Steadily, I moved westward, past the Chuter mansion and toward the Bome Boys’ Academy that sat along the Hawksbill wall. The school was four stories high, with a brick face and dozens of windows. Where there’d once been glass, now the holes were boarded up or covered with heavy wool blankets. Last I’d heard, the students had been sent home; during the Inundation, some of the doorways in the school had grown teeth and begun chewing.
Just past the school, I came to the wall.
It wasn’t impassible by any means, but without my grapple it would be a challenge to climb. The stone was smooth, even after the flood of wraith had changed the city.
Low voices sounded, and lanterns flared in the darkness between streetlamps.
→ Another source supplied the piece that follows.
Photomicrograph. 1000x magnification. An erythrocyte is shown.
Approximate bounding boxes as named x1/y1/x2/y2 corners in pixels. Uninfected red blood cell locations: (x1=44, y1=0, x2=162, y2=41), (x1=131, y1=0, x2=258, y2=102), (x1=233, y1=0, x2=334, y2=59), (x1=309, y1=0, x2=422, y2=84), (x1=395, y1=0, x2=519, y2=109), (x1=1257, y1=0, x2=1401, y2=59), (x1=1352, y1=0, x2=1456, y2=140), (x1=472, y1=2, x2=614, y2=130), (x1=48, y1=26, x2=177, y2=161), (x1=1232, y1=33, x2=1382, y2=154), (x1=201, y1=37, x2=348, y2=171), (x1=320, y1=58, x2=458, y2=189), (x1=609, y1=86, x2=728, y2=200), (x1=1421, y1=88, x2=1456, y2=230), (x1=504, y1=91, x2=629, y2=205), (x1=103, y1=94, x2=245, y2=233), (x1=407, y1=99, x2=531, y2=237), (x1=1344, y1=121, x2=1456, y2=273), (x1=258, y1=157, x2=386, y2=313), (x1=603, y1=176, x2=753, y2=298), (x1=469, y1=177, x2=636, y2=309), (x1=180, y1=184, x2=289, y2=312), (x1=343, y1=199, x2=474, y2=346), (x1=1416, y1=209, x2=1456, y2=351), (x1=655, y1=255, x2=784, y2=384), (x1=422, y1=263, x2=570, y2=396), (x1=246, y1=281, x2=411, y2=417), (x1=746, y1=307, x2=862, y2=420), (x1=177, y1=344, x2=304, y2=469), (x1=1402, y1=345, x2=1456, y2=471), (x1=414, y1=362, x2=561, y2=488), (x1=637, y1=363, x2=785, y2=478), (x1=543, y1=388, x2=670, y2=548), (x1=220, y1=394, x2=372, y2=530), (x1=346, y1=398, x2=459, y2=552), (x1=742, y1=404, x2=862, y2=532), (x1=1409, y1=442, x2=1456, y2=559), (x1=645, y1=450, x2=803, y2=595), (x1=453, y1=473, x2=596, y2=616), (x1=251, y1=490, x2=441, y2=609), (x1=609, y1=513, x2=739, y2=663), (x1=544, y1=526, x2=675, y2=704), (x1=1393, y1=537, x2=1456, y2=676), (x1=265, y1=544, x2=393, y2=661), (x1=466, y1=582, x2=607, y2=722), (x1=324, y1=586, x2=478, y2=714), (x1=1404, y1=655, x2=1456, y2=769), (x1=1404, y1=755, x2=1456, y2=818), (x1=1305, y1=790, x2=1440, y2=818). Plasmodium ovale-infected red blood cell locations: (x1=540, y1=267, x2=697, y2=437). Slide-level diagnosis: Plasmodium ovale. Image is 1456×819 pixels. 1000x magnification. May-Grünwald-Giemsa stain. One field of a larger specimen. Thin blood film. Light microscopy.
I had to hurry, but without my tools, I had only one option.
“It’s for Black Knife,” I whispered, pressing my palm to the wall. “Wake up. Make a passage to the other side big enough for me to walk through.”
Under my hand, the stone warmed and began to ripple. Blackness paraded around the edges of my vision and I swayed. This was a mistake. I hadn’t awakened the entire wall, had I?
“There!” The soldier’s voice came from close by. “I see someone!”
“Is it the princess?”
“Hurry,” I whispered to the wall, and my vision blanked as the stone split open with a low rumble and groan. I struggled to breathe, to tell up from down. My groping hands fell on the edges of the new tunnel through the wall. Narrow. But I could squeeze through.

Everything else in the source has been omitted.